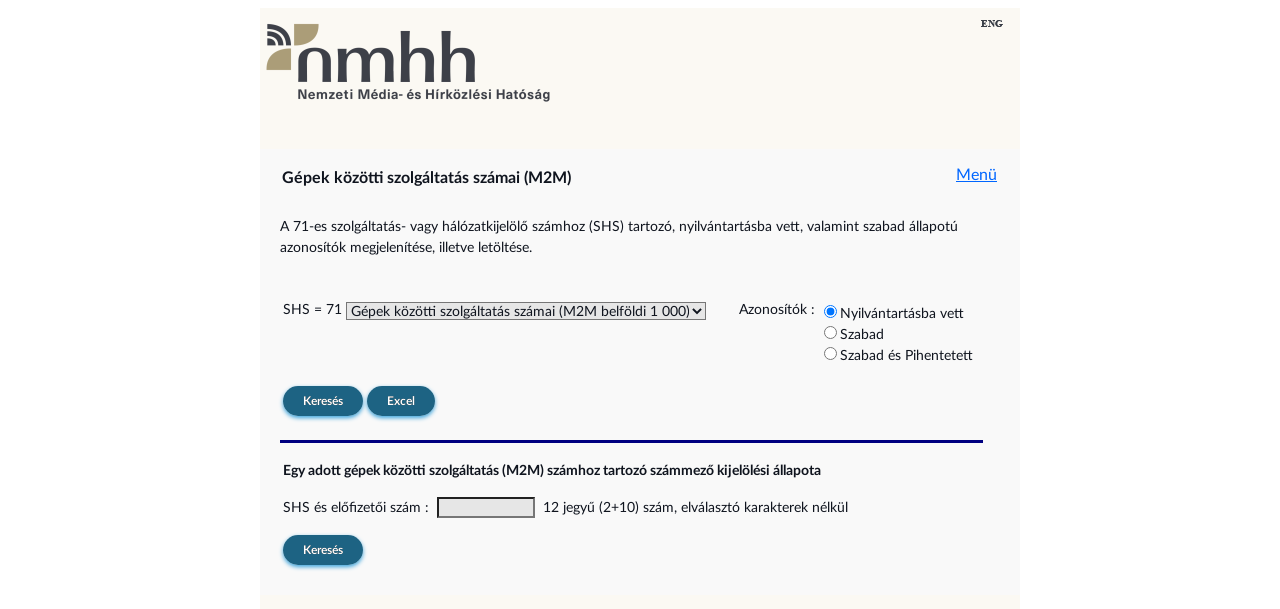

--- FILE ---
content_type: text/html;charset=UTF-8
request_url: https://agapub.nmhh.hu/aga_web/gepkoziBeforeAction.action;jsessionid=518E7F6B7E755D05AB2D93D96501A564?request_locale=hu
body_size: 5345
content:



<!DOCTYPE html PUBLIC "-//W3C//DTD HTML 4.01 Transitional//EN" "http://www.w3.org/TR/html4/loose.dtd">



<html>
 <head>
 <meta http-equiv="Content-Type" content="text/html; charset=UTF-8" />
 
 <title>
   NMHH azonosítógazdálkodás 
 </title>

 <link href='/aga_web/common/styles/latolatinfonts.css' rel="stylesheet" type="text/css">
 <link rel="stylesheet" type="text/css" href='/aga_web/common/styles/nhh.css' />
 <link rel="stylesheet" type="text/css" href='/aga_web/common/styles/aga.css' />
 <style type="text/css"></style>
</head> 
<body bgcolor="#ffffff">

<div id="pagewidth">

  <div id="fejlec_hu"> 
    <div id="angol">
          

 
	 
 
 
      <a href="/aga_web/gepkoziBeforeAction.action;jsessionid=8AB1F2ED9FF86E1ED0ABEBE84A32A63E?request_locale=en">    	    	    
      <span>English version</span>
      </a>
    </div>
  </div>

    
  


<!DOCTYPE html PUBLIC "-//W3C//DTD HTML 4.01 Transitional//EN" "http://www.w3.org/TR/html4/loose.dtd">

  <div class="hirek_tarto">
    <div class="hirek_tarto_belso">
	  <table border="0" cellpadding="0" cellspacing="0" width="755">
	    <tbody>
        <tr>
    	    
    	    	<td width="20">&nbsp;</td>
    	    
    	    <td><h4>Gépek közötti szolgáltatás számai (M2M)</h4></td>
	        <td align="right">
              
	        &nbsp;&nbsp;&nbsp;&nbsp;&nbsp;&nbsp;<a href="/aga_web/indexAction.action;jsessionid=8AB1F2ED9FF86E1ED0ABEBE84A32A63E">Menü</a></td>
	        <td width="20">&nbsp;</td>
	      </tr>
      </tbody>
    </table>
    </div>
  </div>
 
  


<!DOCTYPE html PUBLIC "-//W3C//DTD HTML 4.01 Transitional//EN" "http://www.w3.org/TR/html4/loose.dtd">

<script type="text/javascript">

</script>

<style>
	radio {	position:relative;	top:3px; }
</style>	

<table border="0" cellpadding="0" cellspacing="0" width="760">
<tbody>
<tr>
	<td width="20">&nbsp;</td>
	<td class="feher" height="80" style="line-height:1.5em;padding-right:20px">
		A 71-es szolgáltatás- vagy hálózatkijelölő számhoz (SHS) tartozó, nyilvántartásba vett, valamint szabad állapotú azonosítók megjelenítése, illetve letöltése.<br>
<!--
		- nyilvántartásba vett (kijelölt, kijelölésre kért, lekötött, lekötésre kért, pihentetett és zárolt),<br>
		- szabad, illetve<br>
		- szabad és pihentetett számmezők listája:
-->
	</td>
</tr>
<tr>
	<td width="20">&nbsp;</td>
	<td>
		<form id="gepkoziParamsAction" name="gepkoziParamsAction" action="/aga_web/gepkoziParamsAction.action;jsessionid=8AB1F2ED9FF86E1ED0ABEBE84A32A63E" method="POST">
		<table border="0">
		<tbody>
		<tr>
			<td colspan="4">
<!-- 				<div style="color:red"><html:errors /></div>			 -->
				<br>
			</td>
		</tr>
		<tr>
			<td id="szam" style="vertical-align:top">SHS = 71</td>
			<td id="szolg_sel" style="vertical-align:top"><select name="szolgAlmenu" id="gepkoziParamsAction_szolgAlmenu" style="width:360px">
    <option value="0001">Gépek közötti szolgáltatás számai (M2M belföldi 1 000)</option>
    <option value="0002">Gépek közötti szolgáltatás számai (M2M belföldi 10 000)</option>
    <option value="0003">Gépek közötti szolgáltatás számai (M2M belföldi 100 000)</option>
    <option value="0004">Gépek közötti szolgáltatás számai (M2M extraterritoriális)</option>


</select>

</td>
			<td id="szammezo" rowspan="3" style="vertical-align:top;padding-left:30px">
				Azonosítók : 
			</td>
			<td id="szammezo_sel" style="vertical-align:top;">
				<input type="radio" name="szammezo" id="gepkoziParamsAction_szammezo1" checked="checked" value="1"/><label for="gepkoziParamsAction_szammezo1">Nyilvántartásba vett<br/></label>
<input type="radio" name="szammezo" id="gepkoziParamsAction_szammezo2" value="2"/><label for="gepkoziParamsAction_szammezo2">Szabad<br/></label>
<input type="radio" name="szammezo" id="gepkoziParamsAction_szammezo3" value="3"/><label for="gepkoziParamsAction_szammezo3">Szabad és Pihentetett</label>

			</td>
		</tr>
		<tr>
			<td colspan="4">
				<br>
				<button type="submit" id="gepkoziParamsAction_kereses" name="kereses" value="Keres&eacute;s">
Keres&eacute;s
</button>

				<button type="submit" id="gepkoziParamsAction_excel" name="excel" value="Excel">
Excel
</button>

			</td>
		</tr>
		<tr><td colspan="4" style="height:10px"><br></td></tr>
		</tbody>
		</table>

		<table style="width:95%;border-top:3px solid navy;">
		<tbody>
		<tr>
			<td align="left">
				<br>
				<b>Egy adott gépek közötti szolgáltatás (M2M) számhoz tartozó számmező kijelölési állapota</b>
				<br><br>
				<div style="color:red"></div>
				SHS és előfizetői szám :&nbsp;
				<input type="text" name="egyediSzam" maxlength="12" value="" id="egyediSzam" style="width:90px"/>&nbsp;
					12 jegyű (2+10) szám, elválasztó karakterek nélkül
				<br><br>
				<button type="submit" id="gepkoziParamsAction_szamkereses" name="szamkereses" value="Keres&eacute;s">
Keres&eacute;s
</button>

			</td>
		</tr>
		</tbody>
		</table>
		</form>



	</td>
</tr>
</tbody>
</table>


  


<!DOCTYPE html PUBLIC "-//W3C//DTD HTML 4.01 Transitional//EN" "http://www.w3.org/TR/html4/loose.dtd">

<br/>
  <div id="lablec">
  </div>
 
</div>
  
</body>

</html>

▶ **Problem to solve**: The answer should be all lines from the entries above that hold the word "Keres".

▶ **Written answer**:
				<button type="submit" id="gepkoziParamsAction_kereses" name="kereses" value="Keres&eacute;s">
Keres&eacute;s
				<button type="submit" id="gepkoziParamsAction_szamkereses" name="szamkereses" value="Keres&eacute;s">
Keres&eacute;s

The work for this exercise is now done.